Bones include chicken wings, chicken necks, lamb and pork ribs, chunks of lamb spine, and - for recreational chewing - larger lamb bones.


----------



## Lene (Jan 18, 2013)

Hi Amy...

Your dog needs some bones in her diet... Dog's teeth and stomachs are designed to chew and digest these raw...

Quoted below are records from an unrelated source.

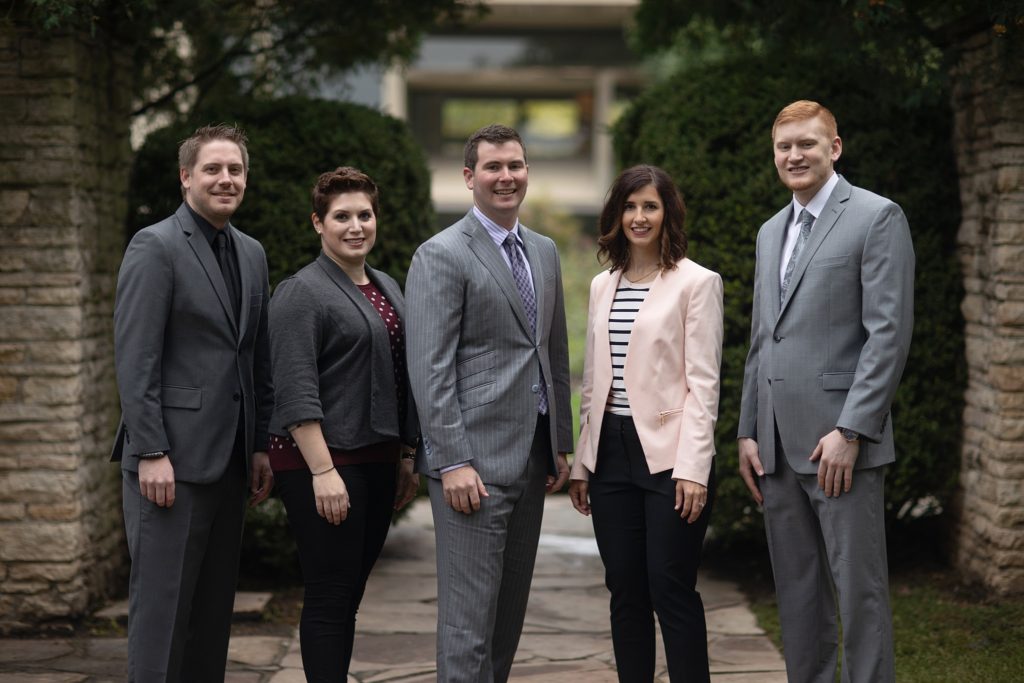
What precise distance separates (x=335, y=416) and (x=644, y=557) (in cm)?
109

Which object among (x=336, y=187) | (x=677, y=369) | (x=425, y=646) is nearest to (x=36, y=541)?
(x=425, y=646)

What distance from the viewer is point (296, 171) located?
18.8 feet

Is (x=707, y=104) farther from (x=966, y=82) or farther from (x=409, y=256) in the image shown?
(x=409, y=256)

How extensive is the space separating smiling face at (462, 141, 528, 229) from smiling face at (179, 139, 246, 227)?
75 cm

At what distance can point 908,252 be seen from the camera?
3.47 m

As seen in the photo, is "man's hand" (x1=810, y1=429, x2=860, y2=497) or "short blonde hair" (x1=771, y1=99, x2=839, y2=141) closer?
"man's hand" (x1=810, y1=429, x2=860, y2=497)

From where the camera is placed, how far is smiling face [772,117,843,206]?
356 cm

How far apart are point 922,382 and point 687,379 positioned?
8.17ft

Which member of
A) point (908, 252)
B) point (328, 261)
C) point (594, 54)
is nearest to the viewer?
point (908, 252)

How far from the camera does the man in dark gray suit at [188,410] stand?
3410 millimetres

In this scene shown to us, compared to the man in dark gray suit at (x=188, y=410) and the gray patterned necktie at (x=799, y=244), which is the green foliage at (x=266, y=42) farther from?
the gray patterned necktie at (x=799, y=244)

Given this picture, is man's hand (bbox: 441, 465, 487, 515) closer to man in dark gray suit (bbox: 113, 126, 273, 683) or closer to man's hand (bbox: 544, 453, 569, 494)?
man's hand (bbox: 544, 453, 569, 494)

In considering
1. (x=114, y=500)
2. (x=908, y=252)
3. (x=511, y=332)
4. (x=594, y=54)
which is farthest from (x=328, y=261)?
(x=594, y=54)

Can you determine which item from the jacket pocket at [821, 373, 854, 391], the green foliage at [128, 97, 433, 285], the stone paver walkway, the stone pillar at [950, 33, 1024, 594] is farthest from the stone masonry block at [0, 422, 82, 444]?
the stone pillar at [950, 33, 1024, 594]
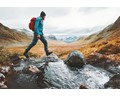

You don't need to go on a raw diet, but you do need to give your baby some raw bones... Chicken necks and wings are perfect... The raw you're feeding at the moment is good, but does not do much for your dog's teeth...


----------



## Ms_Lucy (Jun 24, 2012)

Such great advice everyone. Thank you all so much. I'm going to the butcher to buy some chicken necks. I've given them to her chopped up before, but I'll let her work on a whole one and see what she does. I think she'll go nuts for lamb bones. The place I buy her raw food carries RMB's, but the bones are larger than she is!


----------



## CT Girl (Nov 17, 2010)

I would not chop up the chicken neck as you want her to chew as much as possible. Good luck, I am sure she is going to love it.


----------



## faerie (Mar 27, 2010)

feed it frozen too. it makes it last longer. more of a work out.


----------



## CT Girl (Nov 17, 2010)

Good point, I also feed frozen. Think of it as a meat pop.


----------



## NorthJerseyGirrl (Aug 15, 2011)

Keep in mind, the danger is bones that are too small, not too big. If small, the dogs try to gulp them down and they may get stuck. Feed a bone they can't gulp and take it away when it gets small and gulpable.


----------



## Ms_Lucy (Jun 24, 2012)

Lucy loved her chicken neck! I've fed her ground necks in the past, so I had to help her a bit, but she figured it out fast enough and within five minutes the neck was gone. I did cut it in half. Next time I won't though. 

One last chicken neck question, how often do you feed your dogs necks to clean their teeth?


----------



## CT Girl (Nov 17, 2010)

About every other day. I f you notice her poops getting too hard just feed some chicken hearts or gizzards. I keep a serving size dozen on hand.


----------